En una situación de provisionalidad, en la que el nuevo gobierno carece del apoyo de las urnas, parecería adecuado realizar un ejecutivo de unidad nacional con políticas transversales que representase a la amplia mayoría del país. Esto es lo contrario de lo que se ha hecho en Brasil. Temer y sus ministros actúan desde el 13 de mayo como si hubieran ganado unas elecciones, y tuvieran legitimidad para aplicar sus políticas. Desde América Latina, la situación en Brasil es vista desde diversos puntos de vista.
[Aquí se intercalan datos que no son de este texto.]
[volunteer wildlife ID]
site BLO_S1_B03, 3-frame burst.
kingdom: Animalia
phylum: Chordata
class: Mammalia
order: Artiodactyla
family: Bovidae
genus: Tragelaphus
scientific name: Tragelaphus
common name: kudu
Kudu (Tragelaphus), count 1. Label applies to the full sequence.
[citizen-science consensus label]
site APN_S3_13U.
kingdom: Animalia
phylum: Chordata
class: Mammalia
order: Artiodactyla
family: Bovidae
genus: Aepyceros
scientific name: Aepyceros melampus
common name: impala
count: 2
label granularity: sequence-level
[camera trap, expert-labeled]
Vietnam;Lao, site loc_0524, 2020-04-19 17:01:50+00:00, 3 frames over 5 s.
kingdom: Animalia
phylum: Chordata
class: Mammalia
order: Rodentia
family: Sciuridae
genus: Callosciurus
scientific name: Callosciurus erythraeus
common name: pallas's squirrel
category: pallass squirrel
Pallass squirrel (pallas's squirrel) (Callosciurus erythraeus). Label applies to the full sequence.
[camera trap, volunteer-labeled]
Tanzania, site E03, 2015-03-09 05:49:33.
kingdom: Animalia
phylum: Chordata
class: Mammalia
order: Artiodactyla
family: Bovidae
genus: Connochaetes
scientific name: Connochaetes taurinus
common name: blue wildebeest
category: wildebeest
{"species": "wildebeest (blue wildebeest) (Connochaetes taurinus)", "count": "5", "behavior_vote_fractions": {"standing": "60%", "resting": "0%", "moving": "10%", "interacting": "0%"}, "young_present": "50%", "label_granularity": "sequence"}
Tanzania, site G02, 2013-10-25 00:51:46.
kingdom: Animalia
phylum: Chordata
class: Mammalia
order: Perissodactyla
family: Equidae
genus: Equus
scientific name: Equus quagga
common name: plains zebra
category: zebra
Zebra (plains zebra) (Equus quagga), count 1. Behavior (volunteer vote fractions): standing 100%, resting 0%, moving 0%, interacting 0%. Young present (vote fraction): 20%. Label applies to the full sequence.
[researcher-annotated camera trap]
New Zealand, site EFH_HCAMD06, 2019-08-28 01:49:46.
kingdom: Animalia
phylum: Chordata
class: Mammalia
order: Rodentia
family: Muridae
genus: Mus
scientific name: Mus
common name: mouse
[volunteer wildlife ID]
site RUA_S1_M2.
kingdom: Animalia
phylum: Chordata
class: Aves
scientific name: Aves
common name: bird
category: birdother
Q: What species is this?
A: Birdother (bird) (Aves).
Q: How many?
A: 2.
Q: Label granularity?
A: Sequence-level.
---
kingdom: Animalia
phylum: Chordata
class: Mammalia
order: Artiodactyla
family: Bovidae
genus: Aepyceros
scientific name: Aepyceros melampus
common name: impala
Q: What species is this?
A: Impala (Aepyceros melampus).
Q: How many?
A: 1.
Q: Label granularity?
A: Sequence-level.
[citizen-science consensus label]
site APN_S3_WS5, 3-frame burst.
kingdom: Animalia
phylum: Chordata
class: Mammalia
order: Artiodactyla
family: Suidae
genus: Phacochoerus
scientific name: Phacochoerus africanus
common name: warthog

La Unasur, y su presidente, el uruguayo Tabaré Vázquez, advirtieron en marzo del riesgo de un golpe de Estado en el país, y mostraron su apoyo a Rousseff. Por el otro lado, desde Argentina, donde el conservador Mauricio Macri gobierna desde diciembre pasado, se ha aplaudido el cambio de gobierno, y el ejecutivo porteño ha mostrado su determinación de trabajar conjuntamente con el equipo de Temer. Un Temer que por otra parte bien podría terminar con un impeachment en su contra, puesto que sobre él penden acusaciones de corrupción, y que fracasará previsiblemente en su proyecto de arreglar el país en seis meses, al ser materialmente imposible.
Brasil se encamina con casi toda seguridad a unas elecciones presidenciales anticipadas. Dentro de 6 meses, al final del proceso judicial contra la presidenta Rousseff, las cámaras parlamentarias volverán a votar, pero en este caso será necesaria una mayoría cualificada para hacer permanente la destitución de Dilma. Aunque esto se produzca, una nueva cita con las urnas para principios del año próximo parece lo más sensato, ante la corrupción sistémica que afecta a todos por igual. En la votación de hace unas semanas, el 60% de los senadores que apoyaron la salida de la presidenta del poder tiene abiertas causas judiciales. Por ello, ni siquiera los que hoy detentan el poder pueden dar lecciones. Los próximos meses serán claves, y de momento son absolutamente impredecibles. De momento, las cosas no le van bien al presidente Temer, y si esto no cambia, las acusaciones de golpe seguirán, e incluso se harán más fuertes. La situación democrática en el país está en un momento inédito, acercándose a un vacío de imprevisibles consecuencias.